== Testo del documento ==
Dai concorsi Chopin e Paganini, una lezione all’Europa

C’è un suono nuovo, anche se a portarlo sono strumenti antichi.

Un suono che arriva da lontano, addirittura dall’altra parte del mondo, ma che parla la lingua della nostra tradizione.

Lo abbiamo sentito, in queste settimane, nelle finali dei grandi concorsi internazionali: il XIX Concorso Chopin di Varsavia (pianoforte) e il 58° Premio Paganini di Genova (violino).

Se il repertorio è sempre quello, ovvero la grande tradizione europea, da Chopin a Liszt passando da Paganini, stupisce, ma non sorprende del tutto, che i nomi di chi li interpreta non lo siano più: giapponesi, cinesi, coreani, di origine o di nazionalità.

È un trend che va avanti da almeno vent’anni, ma oggi è diventato più visibile che mai, perché la cornice che circonda questi grandi concorsi è cambiata.
===
== Materiale estratto ==
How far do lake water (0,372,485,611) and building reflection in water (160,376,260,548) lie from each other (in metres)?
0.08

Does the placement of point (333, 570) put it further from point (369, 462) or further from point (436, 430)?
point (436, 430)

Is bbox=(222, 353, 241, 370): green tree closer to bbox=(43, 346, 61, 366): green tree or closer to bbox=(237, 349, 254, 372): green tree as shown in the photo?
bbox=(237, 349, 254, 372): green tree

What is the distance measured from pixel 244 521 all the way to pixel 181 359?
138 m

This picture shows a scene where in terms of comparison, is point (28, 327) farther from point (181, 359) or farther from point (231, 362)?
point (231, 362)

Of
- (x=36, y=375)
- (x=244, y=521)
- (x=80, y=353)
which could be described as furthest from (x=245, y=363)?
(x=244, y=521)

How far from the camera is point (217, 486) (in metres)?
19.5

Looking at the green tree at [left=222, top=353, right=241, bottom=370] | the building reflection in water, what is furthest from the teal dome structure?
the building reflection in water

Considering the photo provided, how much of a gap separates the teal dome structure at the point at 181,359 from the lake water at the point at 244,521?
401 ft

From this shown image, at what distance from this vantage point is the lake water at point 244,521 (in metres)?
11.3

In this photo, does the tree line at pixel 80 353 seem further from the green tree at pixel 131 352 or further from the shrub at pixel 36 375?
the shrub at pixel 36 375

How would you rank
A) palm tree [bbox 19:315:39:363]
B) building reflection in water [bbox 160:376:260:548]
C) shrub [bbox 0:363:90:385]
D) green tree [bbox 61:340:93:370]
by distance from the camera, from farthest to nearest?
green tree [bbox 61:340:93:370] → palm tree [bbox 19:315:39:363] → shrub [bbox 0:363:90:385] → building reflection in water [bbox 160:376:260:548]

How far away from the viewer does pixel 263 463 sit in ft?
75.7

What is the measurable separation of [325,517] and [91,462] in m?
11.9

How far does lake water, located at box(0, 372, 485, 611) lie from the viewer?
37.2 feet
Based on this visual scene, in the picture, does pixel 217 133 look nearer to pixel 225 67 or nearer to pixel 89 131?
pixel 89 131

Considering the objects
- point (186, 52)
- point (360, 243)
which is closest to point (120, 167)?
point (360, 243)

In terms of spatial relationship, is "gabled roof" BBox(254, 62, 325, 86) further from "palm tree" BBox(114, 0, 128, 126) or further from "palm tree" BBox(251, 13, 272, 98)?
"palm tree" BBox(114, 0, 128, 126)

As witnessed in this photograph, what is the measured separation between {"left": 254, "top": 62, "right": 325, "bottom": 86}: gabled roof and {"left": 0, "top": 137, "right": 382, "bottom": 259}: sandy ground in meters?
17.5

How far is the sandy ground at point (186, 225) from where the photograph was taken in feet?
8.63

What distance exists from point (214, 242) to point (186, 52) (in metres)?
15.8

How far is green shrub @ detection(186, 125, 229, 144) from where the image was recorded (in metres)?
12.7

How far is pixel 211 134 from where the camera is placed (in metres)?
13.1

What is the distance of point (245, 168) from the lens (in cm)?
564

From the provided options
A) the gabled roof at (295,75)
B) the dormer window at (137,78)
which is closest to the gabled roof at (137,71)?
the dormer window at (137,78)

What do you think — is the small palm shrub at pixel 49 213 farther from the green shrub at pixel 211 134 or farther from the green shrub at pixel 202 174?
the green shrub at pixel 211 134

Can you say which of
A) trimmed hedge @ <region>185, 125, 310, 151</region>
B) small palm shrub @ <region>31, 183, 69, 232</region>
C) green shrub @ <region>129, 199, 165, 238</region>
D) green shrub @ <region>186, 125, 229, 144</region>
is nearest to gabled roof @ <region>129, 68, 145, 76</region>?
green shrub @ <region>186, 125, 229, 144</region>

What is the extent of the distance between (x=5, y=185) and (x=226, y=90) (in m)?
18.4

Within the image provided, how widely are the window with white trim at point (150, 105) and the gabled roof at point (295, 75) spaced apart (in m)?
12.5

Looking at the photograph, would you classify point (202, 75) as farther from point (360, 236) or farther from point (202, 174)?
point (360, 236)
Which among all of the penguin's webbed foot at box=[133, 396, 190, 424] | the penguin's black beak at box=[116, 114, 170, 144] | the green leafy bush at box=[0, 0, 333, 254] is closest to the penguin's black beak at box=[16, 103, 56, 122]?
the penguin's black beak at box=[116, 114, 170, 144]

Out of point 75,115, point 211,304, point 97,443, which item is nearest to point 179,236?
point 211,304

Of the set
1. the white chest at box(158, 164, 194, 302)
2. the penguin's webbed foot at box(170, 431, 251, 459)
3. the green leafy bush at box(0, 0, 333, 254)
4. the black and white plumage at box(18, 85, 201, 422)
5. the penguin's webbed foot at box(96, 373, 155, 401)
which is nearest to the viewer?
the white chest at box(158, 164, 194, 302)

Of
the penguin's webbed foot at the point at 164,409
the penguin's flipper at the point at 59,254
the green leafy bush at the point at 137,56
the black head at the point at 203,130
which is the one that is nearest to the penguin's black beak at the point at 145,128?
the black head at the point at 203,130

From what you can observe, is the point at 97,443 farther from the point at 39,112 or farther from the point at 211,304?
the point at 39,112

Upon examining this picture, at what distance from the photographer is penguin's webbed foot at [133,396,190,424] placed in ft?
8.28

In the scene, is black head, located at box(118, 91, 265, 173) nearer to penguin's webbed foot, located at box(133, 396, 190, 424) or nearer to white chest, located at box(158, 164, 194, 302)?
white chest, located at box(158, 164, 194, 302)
===
_Istruzioni di lavoro:_
[1] Indica se ciascuna affermazione concorda con il testo sui concorsi Chopin e Paganini, rispondendo sì o no e citando alla lettera le parole decisive del testo.
(a) Il Concorso Chopin si tiene a Varsavia ed è riservato al pianoforte.
(b) Il Premio Paganini di Genova è arrivato alla diciannovesima edizione.
(c) La tendenza descritta è cominciata circa cinque anni fa.
[2] Trascrivi parola per parola il passo del testo sui concorsi Chopin e Paganini che comincia dalle parole "Un suono che" e si ferma dopo "o di nazionalità.".

_Soluzioni complete:_
[1]
(a) Sì: "il XIX Concorso Chopin di Varsavia (pianoforte)".
(b) No: "il 58° Premio Paganini di Genova (violino)".
(c) No: "È un trend che va avanti da almeno vent’anni".

[2]
Un suono che arriva da lontano, addirittura dall’altra parte del mondo, ma che parla la lingua della nostra tradizione.

Lo abbiamo sentito, in queste settimane, nelle finali dei grandi concorsi internazionali: il XIX Concorso Chopin di Varsavia (pianoforte) e il 58° Premio Paganini di Genova (violino).

Se il repertorio è sempre quello, ovvero la grande tradizione europea, da Chopin a Liszt passando da Paganini, stupisce, ma non sorprende del tutto, che i nomi di chi li interpreta non lo siano più: giapponesi, cinesi, coreani, di origine o di nazionalità.